__Items from a data source__
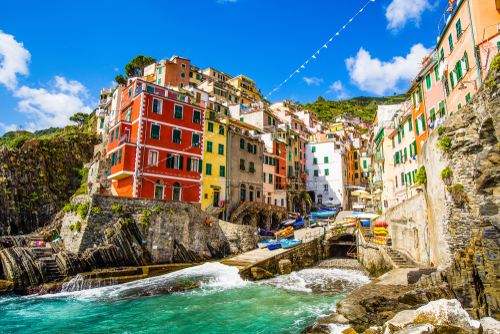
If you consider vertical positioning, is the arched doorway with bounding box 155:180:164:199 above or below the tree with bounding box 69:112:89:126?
below

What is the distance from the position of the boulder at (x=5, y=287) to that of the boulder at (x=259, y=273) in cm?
1524

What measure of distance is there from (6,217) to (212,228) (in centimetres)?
2722

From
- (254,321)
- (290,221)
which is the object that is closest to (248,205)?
(290,221)

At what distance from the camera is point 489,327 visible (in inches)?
326

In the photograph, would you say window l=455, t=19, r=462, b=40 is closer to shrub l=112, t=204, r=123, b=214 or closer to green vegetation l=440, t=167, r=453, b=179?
green vegetation l=440, t=167, r=453, b=179

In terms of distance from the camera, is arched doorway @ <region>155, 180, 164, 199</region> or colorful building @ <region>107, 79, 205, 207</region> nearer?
colorful building @ <region>107, 79, 205, 207</region>

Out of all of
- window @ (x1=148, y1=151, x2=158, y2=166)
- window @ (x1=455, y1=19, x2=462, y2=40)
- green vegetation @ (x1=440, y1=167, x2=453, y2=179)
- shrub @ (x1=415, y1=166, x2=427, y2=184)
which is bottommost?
green vegetation @ (x1=440, y1=167, x2=453, y2=179)

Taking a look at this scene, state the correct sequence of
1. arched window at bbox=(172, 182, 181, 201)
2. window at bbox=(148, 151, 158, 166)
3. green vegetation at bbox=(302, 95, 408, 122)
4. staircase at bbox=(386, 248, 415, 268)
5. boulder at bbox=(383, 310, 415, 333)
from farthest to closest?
green vegetation at bbox=(302, 95, 408, 122), arched window at bbox=(172, 182, 181, 201), window at bbox=(148, 151, 158, 166), staircase at bbox=(386, 248, 415, 268), boulder at bbox=(383, 310, 415, 333)

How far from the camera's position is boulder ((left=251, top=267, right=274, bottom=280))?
22.7 m

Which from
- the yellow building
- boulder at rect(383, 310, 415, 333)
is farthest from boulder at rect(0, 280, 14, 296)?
boulder at rect(383, 310, 415, 333)

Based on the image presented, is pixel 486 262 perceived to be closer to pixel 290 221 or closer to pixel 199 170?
pixel 199 170

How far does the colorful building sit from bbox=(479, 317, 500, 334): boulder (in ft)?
85.1

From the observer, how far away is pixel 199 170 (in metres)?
33.3

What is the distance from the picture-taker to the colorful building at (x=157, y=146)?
28.4m
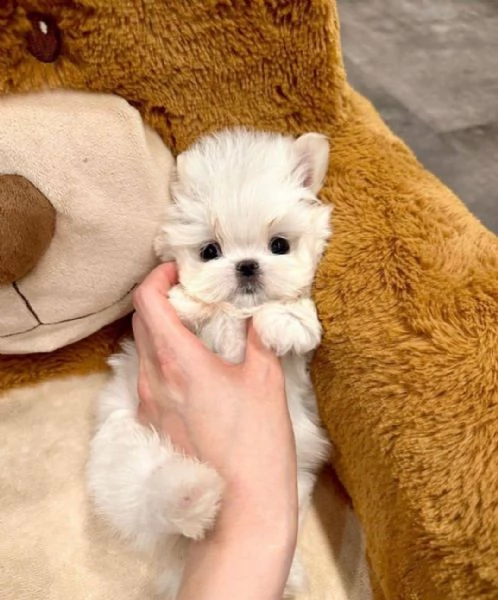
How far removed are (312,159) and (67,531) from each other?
0.85 meters

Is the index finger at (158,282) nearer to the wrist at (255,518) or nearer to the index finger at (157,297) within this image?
the index finger at (157,297)

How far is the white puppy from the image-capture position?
120 cm

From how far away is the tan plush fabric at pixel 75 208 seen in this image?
1121mm

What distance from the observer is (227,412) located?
1195mm

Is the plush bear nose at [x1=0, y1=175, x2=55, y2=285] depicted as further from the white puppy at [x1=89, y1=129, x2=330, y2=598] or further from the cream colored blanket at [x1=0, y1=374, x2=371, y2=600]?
the cream colored blanket at [x1=0, y1=374, x2=371, y2=600]

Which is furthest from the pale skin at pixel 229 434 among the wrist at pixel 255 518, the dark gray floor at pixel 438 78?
the dark gray floor at pixel 438 78

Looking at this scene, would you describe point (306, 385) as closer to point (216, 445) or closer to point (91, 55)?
point (216, 445)

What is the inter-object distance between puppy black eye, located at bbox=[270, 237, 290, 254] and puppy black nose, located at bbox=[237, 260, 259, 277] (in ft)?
0.27

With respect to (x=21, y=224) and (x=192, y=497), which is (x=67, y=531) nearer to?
(x=192, y=497)

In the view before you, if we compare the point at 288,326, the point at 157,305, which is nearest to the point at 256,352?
the point at 288,326

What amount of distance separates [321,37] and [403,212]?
1.11 ft

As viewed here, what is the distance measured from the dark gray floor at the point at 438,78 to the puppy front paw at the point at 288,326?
104 centimetres

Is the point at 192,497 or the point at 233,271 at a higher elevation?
the point at 233,271

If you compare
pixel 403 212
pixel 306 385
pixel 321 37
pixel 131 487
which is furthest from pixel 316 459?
pixel 321 37
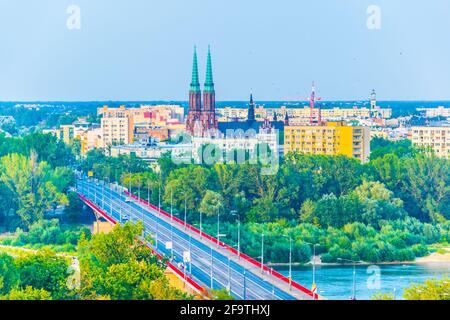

__JOB__
Pull out every line of the items above that contains the word "index".

__COMPLETE ANSWER__
Is the index finger at (158,282) nearer to the wrist at (255,518) or nearer to the index finger at (157,297) within this image?
the index finger at (157,297)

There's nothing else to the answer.